In Q3 2021, the average global shipment took 12 more days, or 23% longer, than the same period last year, reported supply chain management platform E2open. Overall, lead times have steadily increased across all lanes during the last 12 months, requiring shippers to budget more time for transporting goods. Sources: Lesprom, E2open
The two most significant factors were a rise in time between the booking to gate in at the port, up 43%; and the ocean transit time, up 36%.
Overall lead times from North America to Asia took 17 days longer than from Asia to North America, or 25% longer.
“Ocean transportation is the backbone for world’s largest supply chains and critical to the flow of goods that power global economies,” said Pawan Joshi, executive vice president of products and strategy at E2open.

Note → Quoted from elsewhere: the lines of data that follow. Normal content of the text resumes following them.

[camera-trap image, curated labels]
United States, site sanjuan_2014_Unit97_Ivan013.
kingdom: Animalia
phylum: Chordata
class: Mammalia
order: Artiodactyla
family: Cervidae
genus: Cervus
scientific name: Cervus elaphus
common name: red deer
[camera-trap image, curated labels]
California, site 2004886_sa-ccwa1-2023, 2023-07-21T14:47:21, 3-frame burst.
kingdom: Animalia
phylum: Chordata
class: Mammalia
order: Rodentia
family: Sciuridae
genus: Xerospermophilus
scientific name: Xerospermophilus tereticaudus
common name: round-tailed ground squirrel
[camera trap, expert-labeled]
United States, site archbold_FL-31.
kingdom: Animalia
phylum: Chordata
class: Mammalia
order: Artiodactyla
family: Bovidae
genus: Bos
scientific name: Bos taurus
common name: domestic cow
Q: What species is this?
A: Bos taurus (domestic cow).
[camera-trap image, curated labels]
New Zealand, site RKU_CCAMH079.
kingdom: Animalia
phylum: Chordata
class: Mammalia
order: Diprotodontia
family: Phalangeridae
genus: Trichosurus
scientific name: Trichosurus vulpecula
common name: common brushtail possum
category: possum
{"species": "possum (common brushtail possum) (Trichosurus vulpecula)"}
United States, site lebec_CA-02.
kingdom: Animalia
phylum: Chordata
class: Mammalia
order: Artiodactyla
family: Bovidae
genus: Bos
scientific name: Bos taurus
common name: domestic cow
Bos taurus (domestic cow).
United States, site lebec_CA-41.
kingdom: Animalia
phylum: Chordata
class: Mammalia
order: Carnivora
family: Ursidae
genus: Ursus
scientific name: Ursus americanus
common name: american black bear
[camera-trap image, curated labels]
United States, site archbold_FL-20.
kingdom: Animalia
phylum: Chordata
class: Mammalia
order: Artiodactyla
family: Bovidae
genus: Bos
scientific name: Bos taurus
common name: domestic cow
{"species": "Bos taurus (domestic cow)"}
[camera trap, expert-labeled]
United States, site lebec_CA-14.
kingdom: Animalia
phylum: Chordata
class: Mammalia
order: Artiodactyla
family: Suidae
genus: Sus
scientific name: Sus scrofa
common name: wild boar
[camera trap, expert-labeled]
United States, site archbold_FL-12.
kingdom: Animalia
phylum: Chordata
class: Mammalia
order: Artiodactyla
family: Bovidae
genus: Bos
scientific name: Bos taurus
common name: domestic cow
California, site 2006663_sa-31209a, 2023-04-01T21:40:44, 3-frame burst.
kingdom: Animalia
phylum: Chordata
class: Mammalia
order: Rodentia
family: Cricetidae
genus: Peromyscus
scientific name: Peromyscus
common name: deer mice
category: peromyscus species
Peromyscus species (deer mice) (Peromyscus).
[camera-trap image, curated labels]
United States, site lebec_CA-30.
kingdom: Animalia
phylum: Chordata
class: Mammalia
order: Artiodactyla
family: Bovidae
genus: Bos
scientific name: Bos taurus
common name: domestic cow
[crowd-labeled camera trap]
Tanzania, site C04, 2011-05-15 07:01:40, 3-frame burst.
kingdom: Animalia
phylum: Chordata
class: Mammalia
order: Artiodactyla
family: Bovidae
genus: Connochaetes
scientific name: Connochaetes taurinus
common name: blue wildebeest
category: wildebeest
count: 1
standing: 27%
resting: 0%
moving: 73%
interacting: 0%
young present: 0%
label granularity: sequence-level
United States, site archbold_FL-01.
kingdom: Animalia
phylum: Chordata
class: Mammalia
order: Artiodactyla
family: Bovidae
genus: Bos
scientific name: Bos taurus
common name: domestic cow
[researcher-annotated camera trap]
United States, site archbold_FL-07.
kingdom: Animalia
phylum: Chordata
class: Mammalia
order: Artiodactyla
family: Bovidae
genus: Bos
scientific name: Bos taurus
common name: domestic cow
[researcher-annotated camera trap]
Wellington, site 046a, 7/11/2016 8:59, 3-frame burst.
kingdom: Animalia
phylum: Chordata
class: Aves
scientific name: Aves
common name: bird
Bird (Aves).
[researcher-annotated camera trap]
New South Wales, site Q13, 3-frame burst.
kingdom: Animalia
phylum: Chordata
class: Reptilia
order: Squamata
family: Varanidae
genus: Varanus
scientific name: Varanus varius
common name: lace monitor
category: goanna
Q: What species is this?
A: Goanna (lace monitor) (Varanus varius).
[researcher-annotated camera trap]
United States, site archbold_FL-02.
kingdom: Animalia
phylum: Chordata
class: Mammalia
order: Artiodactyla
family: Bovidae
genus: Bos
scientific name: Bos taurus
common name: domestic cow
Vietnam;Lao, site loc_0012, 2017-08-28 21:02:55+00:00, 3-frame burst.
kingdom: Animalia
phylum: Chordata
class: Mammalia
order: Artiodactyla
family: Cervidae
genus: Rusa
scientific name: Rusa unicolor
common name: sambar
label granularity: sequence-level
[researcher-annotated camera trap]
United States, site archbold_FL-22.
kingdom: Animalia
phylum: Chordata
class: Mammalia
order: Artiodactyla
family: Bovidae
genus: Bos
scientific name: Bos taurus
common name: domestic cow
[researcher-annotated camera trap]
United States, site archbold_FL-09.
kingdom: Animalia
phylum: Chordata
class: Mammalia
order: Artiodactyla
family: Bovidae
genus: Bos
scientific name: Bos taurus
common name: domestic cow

“Successful operations require an accurate understanding of how long it takes to ship freight, especially for just-in-time supply chains. Detailed understanding of the time required for containers to arrive at the port, clear customs and be ready for pick up by ground carriers is the key to streamlining port operations and decongesting logistics operations.”
Transportation volatility – driven by high demand, container shortages and port congestion – has made historical lead times unreliable, increasing the risks of disruption in downstream production and customer service. Among other things, this quarterly index provides a new level of visibility so that shippers can better understand when to book capacity for goods to arrive at the required date.